The European Project ‘SHAMAN’ aims at developing a long-term digital preservation framework and tools to analyse, ingest, manage, access and reuse digital objects. Within this project, XRCE has created ‘Xeproc’ to model document processing pipelines.
‘Xeproc’ preserves not only production processes, but also instrumented specifications of a document processing project. It is based on XML specifications and has an associated designer using EMF/GMF frameworks.
Xeproc is a dedicated DSL for modeling Document Processing as XML pipelines in Eclipse 3.5.1 or later versions. The Xeproc© DSL is defined by a dedicated XML schema available here.The Xeproc EMF model and Xeproc Designer are available under the Eclipse Public License.
- Eclipse 3.5.1 and modeling tools (or later version),
- Optional: Ajax Toolkit Framework.
Xeproc Designer is delivered with user documentation included in the download.
Join the Xeproc community and download new software from your Eclipse at the following update site: http://xeproc.xrce.xerox.com/designer/update/site.xml
If you have not already installed Eclipse, the latest version is available here.
The 4 key concepts encapsulated in Xeproc are:
- XML document
- Analysis or Transformation component
Xeproc reflects years of practice in tuning document processing pipelines at Xerox’s European Research Centre.
The Eclipse integration of the Xeproc Designer means it can coexist with any specialized XML Eclipse toolkit. The project folder contains all the necessary resources to set up a Document Processing pipeline. Each of these resources may be manipulated with your preferred toolbox, but the resource itself will then be inserted in the Xeproc to assemble a pipeline. Xeproc is one more resource type in your project, with its associated editor: Xeproc Designer.
Easy to use, focus on instrumentation and tuning.
Xeproc is easy to use to set up and tune XML Document processing. Use it for this purpose then deploy EMF based generation technologies to move the Xeproc into something else. This is the magic of the Xeproc metamodel. It is adaptable, functional and focussed.
The Xeproc Designer is extensible:
- In the design phase, you may want to load some analysis or transformation components into the palette. This is done through the ‘paletteComponent extension point’. Any active plug-in extending paletteComponent in Eclipse 3.5 will then be proposed in the Xeproc Designer palette.

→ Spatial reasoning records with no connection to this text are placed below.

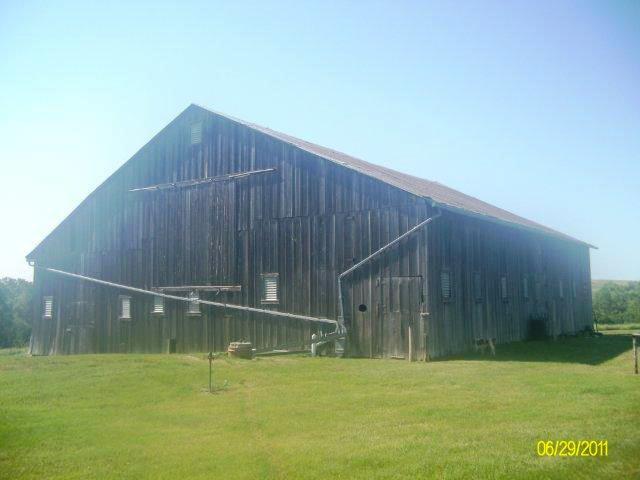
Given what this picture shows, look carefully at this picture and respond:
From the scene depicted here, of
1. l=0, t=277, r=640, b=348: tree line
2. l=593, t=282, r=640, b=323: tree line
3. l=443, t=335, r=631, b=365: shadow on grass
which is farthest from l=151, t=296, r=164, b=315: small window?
l=593, t=282, r=640, b=323: tree line

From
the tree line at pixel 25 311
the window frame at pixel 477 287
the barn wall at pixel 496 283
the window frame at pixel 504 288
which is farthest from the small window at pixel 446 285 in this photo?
the tree line at pixel 25 311

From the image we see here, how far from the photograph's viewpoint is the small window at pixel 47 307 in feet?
103

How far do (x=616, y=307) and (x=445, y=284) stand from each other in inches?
1743

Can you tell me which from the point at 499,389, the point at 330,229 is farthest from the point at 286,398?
the point at 330,229

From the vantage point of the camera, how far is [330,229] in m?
22.7

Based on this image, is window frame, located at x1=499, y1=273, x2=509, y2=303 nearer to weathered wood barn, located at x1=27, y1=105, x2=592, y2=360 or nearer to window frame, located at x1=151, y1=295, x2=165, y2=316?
weathered wood barn, located at x1=27, y1=105, x2=592, y2=360

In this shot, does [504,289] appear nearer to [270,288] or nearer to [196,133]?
[270,288]

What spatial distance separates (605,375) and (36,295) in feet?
91.6

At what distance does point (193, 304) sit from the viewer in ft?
86.8

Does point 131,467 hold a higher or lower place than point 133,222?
lower

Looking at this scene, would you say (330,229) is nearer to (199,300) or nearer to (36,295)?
(199,300)

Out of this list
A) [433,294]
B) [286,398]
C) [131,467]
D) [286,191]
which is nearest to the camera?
[131,467]

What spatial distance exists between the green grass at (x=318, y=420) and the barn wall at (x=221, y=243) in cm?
485

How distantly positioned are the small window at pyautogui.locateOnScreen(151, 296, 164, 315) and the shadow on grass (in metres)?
13.6
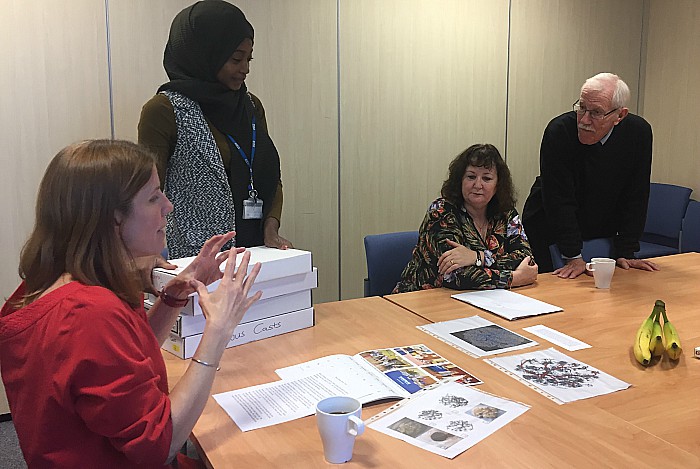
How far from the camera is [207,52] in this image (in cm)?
238

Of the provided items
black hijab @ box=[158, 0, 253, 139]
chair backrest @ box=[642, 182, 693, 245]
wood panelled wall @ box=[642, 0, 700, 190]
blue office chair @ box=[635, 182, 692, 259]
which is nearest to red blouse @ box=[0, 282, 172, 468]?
black hijab @ box=[158, 0, 253, 139]

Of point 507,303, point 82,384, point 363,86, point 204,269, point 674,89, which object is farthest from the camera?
point 674,89

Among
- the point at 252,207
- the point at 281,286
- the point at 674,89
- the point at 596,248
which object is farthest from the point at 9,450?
the point at 674,89

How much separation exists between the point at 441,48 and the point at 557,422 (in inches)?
122

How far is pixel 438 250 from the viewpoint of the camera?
255 cm

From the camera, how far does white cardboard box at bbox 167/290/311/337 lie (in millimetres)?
1753

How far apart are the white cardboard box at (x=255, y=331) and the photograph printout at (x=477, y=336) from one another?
14.2 inches

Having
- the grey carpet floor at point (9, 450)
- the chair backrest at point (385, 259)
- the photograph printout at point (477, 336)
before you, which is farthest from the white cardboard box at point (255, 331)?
the grey carpet floor at point (9, 450)

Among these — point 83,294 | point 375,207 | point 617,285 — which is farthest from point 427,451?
point 375,207

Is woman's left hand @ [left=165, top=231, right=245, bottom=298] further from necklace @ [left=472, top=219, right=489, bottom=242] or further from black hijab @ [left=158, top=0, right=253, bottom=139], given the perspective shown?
necklace @ [left=472, top=219, right=489, bottom=242]

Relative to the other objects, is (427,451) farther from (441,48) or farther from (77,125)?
(441,48)

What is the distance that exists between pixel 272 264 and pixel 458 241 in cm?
95

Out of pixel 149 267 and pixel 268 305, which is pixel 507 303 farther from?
pixel 149 267

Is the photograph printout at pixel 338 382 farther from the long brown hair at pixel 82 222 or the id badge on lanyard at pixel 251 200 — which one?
the id badge on lanyard at pixel 251 200
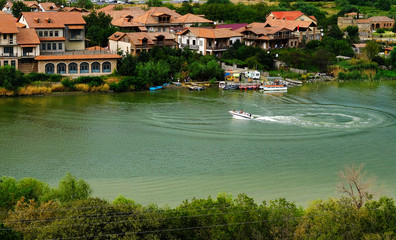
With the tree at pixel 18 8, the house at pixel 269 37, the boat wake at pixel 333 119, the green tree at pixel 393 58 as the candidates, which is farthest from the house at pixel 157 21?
the boat wake at pixel 333 119

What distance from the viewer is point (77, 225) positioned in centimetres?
1310

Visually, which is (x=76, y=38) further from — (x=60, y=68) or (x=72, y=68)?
(x=60, y=68)

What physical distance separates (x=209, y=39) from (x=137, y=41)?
4.91 m

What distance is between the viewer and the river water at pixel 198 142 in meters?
18.8

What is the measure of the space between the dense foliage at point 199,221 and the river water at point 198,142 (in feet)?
9.84

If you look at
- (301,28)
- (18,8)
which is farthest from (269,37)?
(18,8)

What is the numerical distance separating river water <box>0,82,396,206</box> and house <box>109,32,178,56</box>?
534 centimetres

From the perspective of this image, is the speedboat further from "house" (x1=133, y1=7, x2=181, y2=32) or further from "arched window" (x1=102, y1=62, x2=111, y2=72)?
"house" (x1=133, y1=7, x2=181, y2=32)

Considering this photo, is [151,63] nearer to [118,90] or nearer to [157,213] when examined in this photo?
[118,90]

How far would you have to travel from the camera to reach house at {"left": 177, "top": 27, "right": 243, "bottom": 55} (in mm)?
39281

- As Xeproc Designer proposes UI led interpretation, at runtime it is possible to plug in interpret engines for the various resources referenced in the Xeproc under construction:The Xeproc engine itself through the player extension point. A basic one is already part of the designer, but it can be replaced by a more specific one.
- In Xeproc, components are local or remote resources, to be interpreted by a stepPlayer i.e, an XSLT stylesheet will need an XSLT processor as an engine and a WSDL will need a parser/caller interpretation engine. These specific players must be registered through the stepPlayer extension point, with a stepPlayerTypeID to be associated with any components that need such an interpretation at runtime. Xeproc Designer proposes a basic stepPlayer for XSLT and for pdftoxml components.
- The principle exposed for step players is the same with the following enginesValidator. This interprets validation resources associated with a component at a given step in the Xeproc. Such a validation resource (i.e sthg.xsd) will be typed with the desired validator (i.e. xsd). It is then the responsibility of any validator registered with the expected type to validate the output of the step with the validation resource. Xeproc Designer provides xsd, rnc, rng validators.
- Viewer. This doesn’t validate but computes a view resource from a component output and a view resource definition. The same mechanism applies as for the validator. The registered viewer will register with a supplementary attribute, which is the kind of renderingViewer needed to visualize the computed view. Xeproc Designer provides an abstract framework to create viewers based on XSLT resources. This makes it easy to publish HTML or SVG viewers. A raw XML viewer is implicitly part of the UI.
- RenderingViewer is responsible for rendering a computed view. Two renderingViewers are part of Xeproc Designer: the external browser and the Mozilla browser proposed by ATF, if ATF has been plugged in your Eclipse. You can then debug the viewer through the DOM inspector and associated tools.